The problem with the BCM2835 is that it checks if the clock signal has become "high" just nanonseconds before it would normally pull the clock signal low. If it determines that the clock signal is low, it will proceed by trying again a bit later. Clock stretching as it is supposed to work. When the slave does not do clock stretching the BCM2835 will see a high, and proceed to pull the clock signal low. Also good.
However, bad things can happen when the slave does clock stretching but is ready just nanoseconds before the BCM2835 checks the signal. The clock signal will go high, the BCM2835 sees a high signal and proceeds with pulling the signal low again shortly thereafter. The "high" period of the clock pulse can then be as short as 80 ns.
For the bitwizard I2C boards this is a problem: Short pulses on the SCL line are filtered out as "glitches". So whereas the BCM2835 then thinks it is providing the next "low" SCL period, our board still sees the previous clock-low-period. Master and slave are desynchronized and this leads to problems (i.e. our board seeing a different datavalue, our board not sending an ACK because it expects another bit, and the actual ACK extending into the "bus idle" period that follows a transaction (this foils the "start" condition of the next transactions)).

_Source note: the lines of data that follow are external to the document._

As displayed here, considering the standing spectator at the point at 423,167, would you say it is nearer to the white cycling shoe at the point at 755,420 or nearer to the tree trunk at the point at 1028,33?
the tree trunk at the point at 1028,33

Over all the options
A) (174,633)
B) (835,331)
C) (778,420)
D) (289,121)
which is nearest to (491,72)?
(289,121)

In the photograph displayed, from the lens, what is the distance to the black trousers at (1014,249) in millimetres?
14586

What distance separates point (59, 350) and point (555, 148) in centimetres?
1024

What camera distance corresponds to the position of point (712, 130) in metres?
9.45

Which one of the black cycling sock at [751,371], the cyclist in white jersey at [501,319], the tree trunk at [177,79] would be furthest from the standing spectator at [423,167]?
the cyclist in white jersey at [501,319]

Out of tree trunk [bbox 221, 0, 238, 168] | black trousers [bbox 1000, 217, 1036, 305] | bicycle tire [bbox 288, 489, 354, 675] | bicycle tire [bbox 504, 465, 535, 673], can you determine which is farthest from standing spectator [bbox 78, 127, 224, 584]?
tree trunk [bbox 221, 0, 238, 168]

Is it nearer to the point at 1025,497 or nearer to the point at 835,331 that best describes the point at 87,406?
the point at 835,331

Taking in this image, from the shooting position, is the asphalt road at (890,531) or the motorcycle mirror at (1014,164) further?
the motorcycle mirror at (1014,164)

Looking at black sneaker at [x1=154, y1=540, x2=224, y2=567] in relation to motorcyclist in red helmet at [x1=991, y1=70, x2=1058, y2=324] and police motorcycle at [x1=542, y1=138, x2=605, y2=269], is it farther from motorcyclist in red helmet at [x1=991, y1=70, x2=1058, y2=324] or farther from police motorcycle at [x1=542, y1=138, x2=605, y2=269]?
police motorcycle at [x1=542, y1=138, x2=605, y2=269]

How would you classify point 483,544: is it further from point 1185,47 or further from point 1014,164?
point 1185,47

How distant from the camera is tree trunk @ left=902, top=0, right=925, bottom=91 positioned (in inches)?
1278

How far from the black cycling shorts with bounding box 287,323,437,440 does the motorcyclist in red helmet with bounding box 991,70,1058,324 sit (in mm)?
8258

This is hardware-bug in the BCM2835.
What can be done about this?
Not much: It is a hardware bug. You can't upgrade the existing hardware without making new chips.
The BitWizard I2C boards now time the release of the SCL signal about 5 (or 15) microseconds after the clock edge. This puts the release about 5 microseconds away from the sampling and reassertion of the SCL signal by the BCM2835. Although the 5 microsecond clock pulse is officially way out of spec for a 100kHz I2C bus, it is reliably detected by our hardware.
The consequence of this is however that we have to assume a 100kHz clock. If the clock is not 100kHz, the BCM2835 bug might be triggered.
So... Due to a bug in the BCM2835 SOC hardware, it is strongly recommended to use the default 100kHz clock and nothing else.